-- Exercise brief --
Can you reproduce, word for word, the lines of the listing below from the one containing "At what depth" through the end of the listing, inclusive, leaving out the pictures?
** BEGIN Entries **
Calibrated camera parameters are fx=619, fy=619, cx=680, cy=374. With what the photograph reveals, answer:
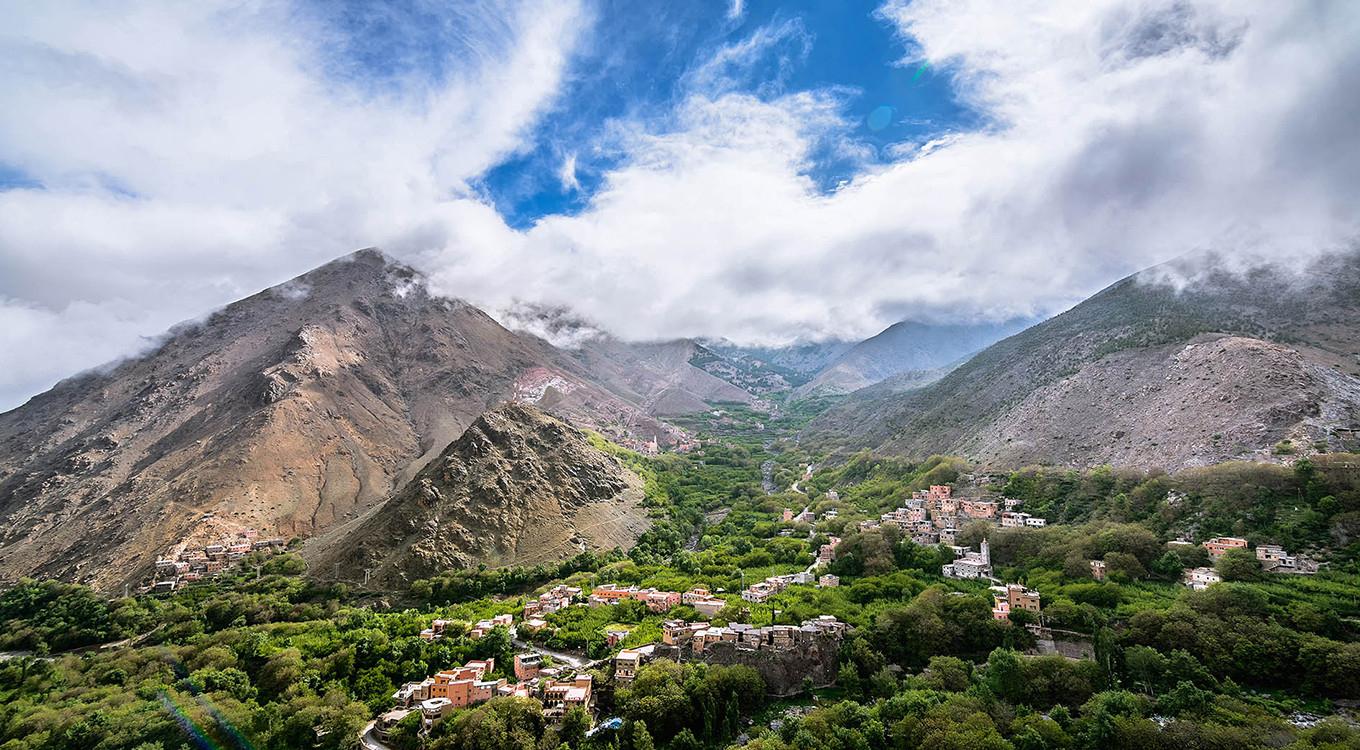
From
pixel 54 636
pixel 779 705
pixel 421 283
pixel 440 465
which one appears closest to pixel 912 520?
pixel 779 705

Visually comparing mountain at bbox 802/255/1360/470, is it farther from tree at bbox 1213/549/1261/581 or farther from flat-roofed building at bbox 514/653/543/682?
flat-roofed building at bbox 514/653/543/682

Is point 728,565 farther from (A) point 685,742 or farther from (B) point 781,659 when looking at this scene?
(A) point 685,742

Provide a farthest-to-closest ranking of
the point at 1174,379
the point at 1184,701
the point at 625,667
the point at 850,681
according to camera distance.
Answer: the point at 1174,379 < the point at 625,667 < the point at 850,681 < the point at 1184,701

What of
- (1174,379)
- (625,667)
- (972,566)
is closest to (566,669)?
(625,667)

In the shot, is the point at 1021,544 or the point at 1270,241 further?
the point at 1270,241

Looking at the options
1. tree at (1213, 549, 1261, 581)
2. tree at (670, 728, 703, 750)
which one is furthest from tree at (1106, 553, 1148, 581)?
tree at (670, 728, 703, 750)

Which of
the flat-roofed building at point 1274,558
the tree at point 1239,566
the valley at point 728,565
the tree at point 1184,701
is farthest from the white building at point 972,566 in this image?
the tree at point 1184,701

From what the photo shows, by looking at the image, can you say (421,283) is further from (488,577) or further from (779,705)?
(779,705)
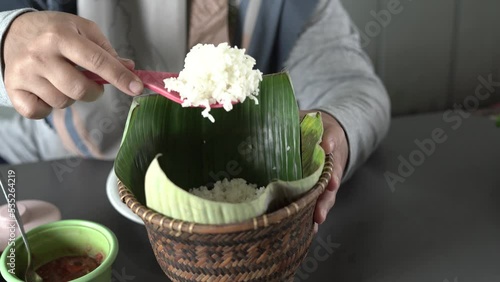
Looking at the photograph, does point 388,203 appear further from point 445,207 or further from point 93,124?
point 93,124

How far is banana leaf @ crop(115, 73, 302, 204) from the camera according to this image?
684 mm

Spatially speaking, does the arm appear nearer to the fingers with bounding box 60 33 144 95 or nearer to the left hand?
the left hand

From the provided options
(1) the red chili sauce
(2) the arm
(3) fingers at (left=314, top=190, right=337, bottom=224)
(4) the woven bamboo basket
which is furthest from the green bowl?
(2) the arm

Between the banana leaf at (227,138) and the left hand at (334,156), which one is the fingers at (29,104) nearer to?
the banana leaf at (227,138)

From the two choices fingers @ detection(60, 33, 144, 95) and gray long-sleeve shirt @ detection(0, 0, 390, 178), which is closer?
fingers @ detection(60, 33, 144, 95)

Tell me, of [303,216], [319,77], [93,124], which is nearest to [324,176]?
[303,216]

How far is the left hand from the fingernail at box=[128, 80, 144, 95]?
0.23m

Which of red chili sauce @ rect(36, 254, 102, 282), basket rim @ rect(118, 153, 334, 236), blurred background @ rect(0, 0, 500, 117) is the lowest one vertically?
blurred background @ rect(0, 0, 500, 117)

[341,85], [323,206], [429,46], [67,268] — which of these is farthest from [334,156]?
[429,46]

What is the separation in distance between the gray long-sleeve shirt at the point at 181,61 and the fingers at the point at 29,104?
33 centimetres

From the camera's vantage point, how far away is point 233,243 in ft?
1.69

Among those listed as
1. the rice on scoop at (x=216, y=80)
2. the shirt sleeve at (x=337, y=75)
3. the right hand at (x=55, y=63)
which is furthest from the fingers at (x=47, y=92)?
the shirt sleeve at (x=337, y=75)

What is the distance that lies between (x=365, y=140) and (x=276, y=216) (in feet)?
1.33

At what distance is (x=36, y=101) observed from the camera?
68 cm
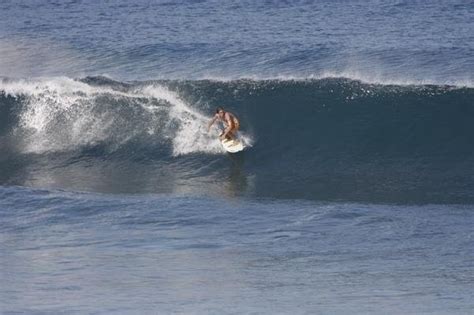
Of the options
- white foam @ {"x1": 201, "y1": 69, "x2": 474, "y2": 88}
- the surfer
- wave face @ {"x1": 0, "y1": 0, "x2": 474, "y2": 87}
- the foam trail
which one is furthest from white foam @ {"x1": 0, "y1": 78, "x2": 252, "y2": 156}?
wave face @ {"x1": 0, "y1": 0, "x2": 474, "y2": 87}

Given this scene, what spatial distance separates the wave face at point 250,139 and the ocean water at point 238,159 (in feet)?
0.20

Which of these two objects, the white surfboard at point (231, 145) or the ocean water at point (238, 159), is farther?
the white surfboard at point (231, 145)

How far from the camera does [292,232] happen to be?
2191cm

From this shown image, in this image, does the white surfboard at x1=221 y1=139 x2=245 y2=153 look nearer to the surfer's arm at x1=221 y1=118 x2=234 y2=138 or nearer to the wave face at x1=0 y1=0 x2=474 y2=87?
the surfer's arm at x1=221 y1=118 x2=234 y2=138

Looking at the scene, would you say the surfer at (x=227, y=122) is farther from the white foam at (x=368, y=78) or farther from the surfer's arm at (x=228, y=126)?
the white foam at (x=368, y=78)

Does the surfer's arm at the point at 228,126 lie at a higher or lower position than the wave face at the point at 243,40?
lower

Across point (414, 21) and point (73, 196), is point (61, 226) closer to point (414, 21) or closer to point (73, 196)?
point (73, 196)

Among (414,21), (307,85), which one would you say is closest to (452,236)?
(307,85)

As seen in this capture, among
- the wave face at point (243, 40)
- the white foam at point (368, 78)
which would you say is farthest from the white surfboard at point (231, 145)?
the wave face at point (243, 40)

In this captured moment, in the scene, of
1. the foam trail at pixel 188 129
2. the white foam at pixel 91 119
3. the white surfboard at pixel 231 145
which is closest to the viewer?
the white surfboard at pixel 231 145

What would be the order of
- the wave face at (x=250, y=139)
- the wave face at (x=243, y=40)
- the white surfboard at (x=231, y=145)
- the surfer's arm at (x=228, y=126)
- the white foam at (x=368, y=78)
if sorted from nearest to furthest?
the wave face at (x=250, y=139), the surfer's arm at (x=228, y=126), the white surfboard at (x=231, y=145), the white foam at (x=368, y=78), the wave face at (x=243, y=40)

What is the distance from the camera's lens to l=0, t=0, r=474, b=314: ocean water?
63.4 feet

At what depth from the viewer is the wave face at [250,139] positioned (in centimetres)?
2594

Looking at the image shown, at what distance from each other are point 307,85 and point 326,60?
3.30 meters
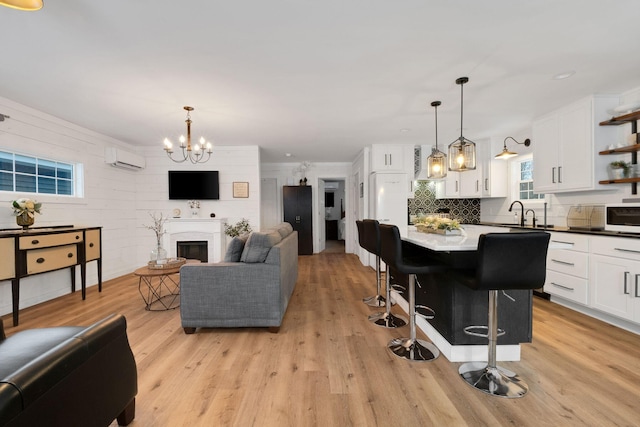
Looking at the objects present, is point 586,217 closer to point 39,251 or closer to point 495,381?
point 495,381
** END Entries **
-- Output for this exercise --
At what depth from the viewer is the wave face at [250,139] positioned (in centimetres)?
2594

Looking at the image shown, at what distance from each other are point 307,85 and point 326,60?
3.30 meters
Looking at the objects present, is point 586,217 closer to point 39,251 or closer to point 495,381?
point 495,381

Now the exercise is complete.